4. When you and I reach the shores of heaven, thus shall we come into glory. When we come forth out of our graves, it will not be with loss, but with enrichment. We shall leave corruption and the worm behind us, and with them all that earthly grossness which made us groan in these mortal bodies. God will bring us forth also with silver and gold. What golden songs will we sing! What silver notes of gratitude will we pour forth!
III. OUR DELIVERANCE IS ACCOMPANIED WITH HEALTH AND STRENGTH: "There was not one feeble person among their tribes."
1. This fact is typical of the health and strength of the newly saved. The Lord's people, at conversion, are as a rule wonderfully strong in their love to Jesus, and their hatred of sin. In most cases our young converts, when they have truly come to Christ, even if they are a little timid, are vigorous, much in prayer, abounding in zeal, and earnest in speaking out the Gospel. Many of them, I believe, would die at the stake readily enough, while they are in their first love. In their earliest days nothing is too hot or too heavy for them, for the sake of Christ.

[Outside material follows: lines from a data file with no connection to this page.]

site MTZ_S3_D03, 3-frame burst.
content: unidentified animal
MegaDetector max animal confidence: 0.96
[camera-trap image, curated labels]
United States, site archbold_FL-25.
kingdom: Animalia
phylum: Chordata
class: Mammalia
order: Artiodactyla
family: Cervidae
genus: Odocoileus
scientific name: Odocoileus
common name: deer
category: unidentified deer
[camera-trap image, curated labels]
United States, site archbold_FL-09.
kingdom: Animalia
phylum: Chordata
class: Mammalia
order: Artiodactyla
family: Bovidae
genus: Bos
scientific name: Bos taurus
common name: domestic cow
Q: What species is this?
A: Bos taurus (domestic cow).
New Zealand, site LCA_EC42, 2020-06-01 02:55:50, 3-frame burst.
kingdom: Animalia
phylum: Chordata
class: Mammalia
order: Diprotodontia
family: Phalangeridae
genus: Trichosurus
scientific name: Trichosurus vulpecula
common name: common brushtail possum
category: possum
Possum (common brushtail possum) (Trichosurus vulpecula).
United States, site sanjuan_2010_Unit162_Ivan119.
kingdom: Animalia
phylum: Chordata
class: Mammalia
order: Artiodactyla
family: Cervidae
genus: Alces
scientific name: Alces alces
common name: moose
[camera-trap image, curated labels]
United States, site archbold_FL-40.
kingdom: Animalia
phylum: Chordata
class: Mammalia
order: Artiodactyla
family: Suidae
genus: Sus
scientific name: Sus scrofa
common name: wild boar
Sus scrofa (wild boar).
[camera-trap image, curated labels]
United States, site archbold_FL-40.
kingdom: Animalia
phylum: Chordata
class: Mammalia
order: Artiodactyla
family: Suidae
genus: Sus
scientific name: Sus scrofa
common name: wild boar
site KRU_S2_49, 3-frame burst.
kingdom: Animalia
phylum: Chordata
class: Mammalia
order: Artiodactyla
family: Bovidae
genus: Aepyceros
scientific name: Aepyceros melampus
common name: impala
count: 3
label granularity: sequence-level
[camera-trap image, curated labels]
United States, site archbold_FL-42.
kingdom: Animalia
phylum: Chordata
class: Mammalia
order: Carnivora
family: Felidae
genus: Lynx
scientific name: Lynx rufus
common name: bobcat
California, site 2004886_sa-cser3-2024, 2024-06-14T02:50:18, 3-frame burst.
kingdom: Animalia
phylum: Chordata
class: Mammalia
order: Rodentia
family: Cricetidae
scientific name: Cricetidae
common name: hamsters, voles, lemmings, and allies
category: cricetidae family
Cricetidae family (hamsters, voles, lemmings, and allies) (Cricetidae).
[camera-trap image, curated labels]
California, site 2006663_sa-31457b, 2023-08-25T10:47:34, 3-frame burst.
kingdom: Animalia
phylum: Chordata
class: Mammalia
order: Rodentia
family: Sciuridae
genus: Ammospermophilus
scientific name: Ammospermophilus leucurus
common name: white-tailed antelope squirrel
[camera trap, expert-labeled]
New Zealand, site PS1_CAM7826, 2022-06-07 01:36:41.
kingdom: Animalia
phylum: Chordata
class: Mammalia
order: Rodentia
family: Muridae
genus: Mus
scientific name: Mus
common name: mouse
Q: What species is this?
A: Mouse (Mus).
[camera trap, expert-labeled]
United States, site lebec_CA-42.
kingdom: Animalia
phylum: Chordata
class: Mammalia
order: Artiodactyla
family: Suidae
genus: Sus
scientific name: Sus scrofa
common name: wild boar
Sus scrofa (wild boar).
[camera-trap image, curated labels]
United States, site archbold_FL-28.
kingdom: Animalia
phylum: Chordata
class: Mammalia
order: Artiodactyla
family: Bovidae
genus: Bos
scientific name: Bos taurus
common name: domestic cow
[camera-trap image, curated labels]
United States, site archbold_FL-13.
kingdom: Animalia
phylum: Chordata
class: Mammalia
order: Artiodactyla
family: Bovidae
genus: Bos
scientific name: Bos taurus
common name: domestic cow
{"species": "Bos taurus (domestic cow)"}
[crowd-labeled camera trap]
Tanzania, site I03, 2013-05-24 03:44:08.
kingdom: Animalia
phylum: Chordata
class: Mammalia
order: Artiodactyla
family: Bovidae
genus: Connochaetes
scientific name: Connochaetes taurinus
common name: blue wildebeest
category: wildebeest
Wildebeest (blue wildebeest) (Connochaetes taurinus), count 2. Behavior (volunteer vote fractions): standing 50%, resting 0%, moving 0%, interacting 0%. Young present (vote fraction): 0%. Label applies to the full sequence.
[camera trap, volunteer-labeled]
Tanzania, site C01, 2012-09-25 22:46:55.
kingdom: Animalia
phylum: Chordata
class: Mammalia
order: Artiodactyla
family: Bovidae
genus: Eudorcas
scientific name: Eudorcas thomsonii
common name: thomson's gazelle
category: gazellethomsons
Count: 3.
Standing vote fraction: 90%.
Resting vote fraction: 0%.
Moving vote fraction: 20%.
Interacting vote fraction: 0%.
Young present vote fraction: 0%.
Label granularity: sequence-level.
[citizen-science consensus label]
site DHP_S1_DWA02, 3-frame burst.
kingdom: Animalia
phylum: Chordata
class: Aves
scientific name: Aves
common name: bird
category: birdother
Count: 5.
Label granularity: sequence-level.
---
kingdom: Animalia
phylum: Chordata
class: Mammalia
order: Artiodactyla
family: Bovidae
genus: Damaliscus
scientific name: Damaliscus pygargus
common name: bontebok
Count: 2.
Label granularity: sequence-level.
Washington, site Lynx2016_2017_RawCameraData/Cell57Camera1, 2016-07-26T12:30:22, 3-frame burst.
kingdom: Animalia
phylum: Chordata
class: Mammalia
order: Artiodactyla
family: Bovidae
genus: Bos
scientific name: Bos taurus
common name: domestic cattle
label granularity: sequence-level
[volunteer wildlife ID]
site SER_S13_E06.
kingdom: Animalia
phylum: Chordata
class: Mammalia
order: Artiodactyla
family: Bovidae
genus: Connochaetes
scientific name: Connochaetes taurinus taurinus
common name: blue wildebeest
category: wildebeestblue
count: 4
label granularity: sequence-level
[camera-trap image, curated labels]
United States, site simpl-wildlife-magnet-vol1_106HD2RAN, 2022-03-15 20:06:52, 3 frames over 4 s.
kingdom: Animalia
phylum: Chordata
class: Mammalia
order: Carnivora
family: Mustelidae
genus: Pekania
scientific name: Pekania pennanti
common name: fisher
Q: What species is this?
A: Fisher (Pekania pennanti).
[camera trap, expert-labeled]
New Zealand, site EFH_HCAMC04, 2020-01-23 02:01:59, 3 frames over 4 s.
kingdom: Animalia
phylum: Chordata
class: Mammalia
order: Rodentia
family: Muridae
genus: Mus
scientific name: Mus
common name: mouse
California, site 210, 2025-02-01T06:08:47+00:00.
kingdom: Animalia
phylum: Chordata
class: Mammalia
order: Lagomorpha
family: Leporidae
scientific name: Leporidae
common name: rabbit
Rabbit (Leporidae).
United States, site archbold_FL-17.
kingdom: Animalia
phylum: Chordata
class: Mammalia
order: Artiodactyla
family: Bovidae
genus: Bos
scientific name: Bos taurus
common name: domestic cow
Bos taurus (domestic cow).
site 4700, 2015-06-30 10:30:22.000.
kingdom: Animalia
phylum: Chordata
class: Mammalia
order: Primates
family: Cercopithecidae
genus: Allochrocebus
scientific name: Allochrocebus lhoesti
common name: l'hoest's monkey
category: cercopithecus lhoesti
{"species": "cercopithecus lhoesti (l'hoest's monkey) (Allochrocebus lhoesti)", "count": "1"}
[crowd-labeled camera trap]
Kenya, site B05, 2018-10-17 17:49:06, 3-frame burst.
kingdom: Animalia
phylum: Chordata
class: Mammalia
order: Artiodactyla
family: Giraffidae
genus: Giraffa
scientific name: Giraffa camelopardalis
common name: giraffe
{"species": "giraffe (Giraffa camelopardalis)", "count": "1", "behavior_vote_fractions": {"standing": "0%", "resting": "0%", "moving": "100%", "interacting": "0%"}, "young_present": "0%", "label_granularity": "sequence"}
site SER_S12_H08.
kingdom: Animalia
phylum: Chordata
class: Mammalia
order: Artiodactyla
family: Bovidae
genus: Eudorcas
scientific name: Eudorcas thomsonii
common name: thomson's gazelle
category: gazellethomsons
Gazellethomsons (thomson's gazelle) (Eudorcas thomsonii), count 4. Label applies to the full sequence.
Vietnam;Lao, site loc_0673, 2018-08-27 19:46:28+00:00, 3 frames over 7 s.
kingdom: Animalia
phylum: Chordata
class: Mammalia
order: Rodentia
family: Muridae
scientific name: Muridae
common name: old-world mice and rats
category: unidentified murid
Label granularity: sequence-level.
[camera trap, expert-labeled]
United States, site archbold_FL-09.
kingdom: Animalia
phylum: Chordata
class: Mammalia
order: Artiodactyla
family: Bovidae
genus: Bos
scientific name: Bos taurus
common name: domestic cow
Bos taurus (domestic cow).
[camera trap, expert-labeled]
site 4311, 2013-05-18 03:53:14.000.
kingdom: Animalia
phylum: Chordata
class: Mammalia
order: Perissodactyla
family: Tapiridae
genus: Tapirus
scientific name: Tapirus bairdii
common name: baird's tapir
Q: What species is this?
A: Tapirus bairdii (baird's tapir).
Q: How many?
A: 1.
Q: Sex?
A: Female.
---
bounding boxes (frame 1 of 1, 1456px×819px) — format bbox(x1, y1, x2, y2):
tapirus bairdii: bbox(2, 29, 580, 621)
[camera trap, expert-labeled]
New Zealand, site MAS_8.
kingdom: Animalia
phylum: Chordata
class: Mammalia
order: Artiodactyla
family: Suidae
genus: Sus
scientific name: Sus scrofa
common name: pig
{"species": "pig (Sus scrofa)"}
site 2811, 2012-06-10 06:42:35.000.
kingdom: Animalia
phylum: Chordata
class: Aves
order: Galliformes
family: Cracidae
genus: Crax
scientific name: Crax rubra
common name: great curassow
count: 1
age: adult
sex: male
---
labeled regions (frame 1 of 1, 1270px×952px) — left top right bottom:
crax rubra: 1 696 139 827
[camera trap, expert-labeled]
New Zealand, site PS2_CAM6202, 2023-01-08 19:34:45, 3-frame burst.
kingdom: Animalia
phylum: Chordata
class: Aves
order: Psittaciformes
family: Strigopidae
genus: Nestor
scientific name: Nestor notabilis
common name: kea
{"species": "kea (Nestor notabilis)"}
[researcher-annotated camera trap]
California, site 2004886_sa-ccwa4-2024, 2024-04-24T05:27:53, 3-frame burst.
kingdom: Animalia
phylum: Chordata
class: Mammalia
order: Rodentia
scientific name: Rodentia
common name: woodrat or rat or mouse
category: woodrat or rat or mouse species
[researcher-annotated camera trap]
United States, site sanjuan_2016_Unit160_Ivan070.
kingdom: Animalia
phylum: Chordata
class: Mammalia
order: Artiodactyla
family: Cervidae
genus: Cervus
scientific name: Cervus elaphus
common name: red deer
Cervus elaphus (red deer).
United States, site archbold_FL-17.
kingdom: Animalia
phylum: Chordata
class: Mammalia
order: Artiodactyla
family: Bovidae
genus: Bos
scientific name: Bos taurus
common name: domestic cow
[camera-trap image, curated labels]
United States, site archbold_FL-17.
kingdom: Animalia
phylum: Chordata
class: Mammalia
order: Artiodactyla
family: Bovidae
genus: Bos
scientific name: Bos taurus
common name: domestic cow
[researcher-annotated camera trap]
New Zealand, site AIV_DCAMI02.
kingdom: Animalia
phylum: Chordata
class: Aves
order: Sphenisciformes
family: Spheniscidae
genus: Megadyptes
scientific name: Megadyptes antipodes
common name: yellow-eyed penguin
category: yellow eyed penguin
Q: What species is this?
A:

2. Full often it is so with the persecuted. A man who has fulfilled an apprenticeship to this hard master, is likely to be a man indeed. If he has endured hardness as a good soldier of Jesus Christ, he will be fit to become an officer in the army, and an instructor of recruits.
3. It would be a glorious day if it were so with all God's people, that there were none feeble. We should, as a Church, labour to reach this high standard. We would have the weakest to be as David, and David as the angel of the Lord. We would have our babes become young men, and our young men fathers in Christ.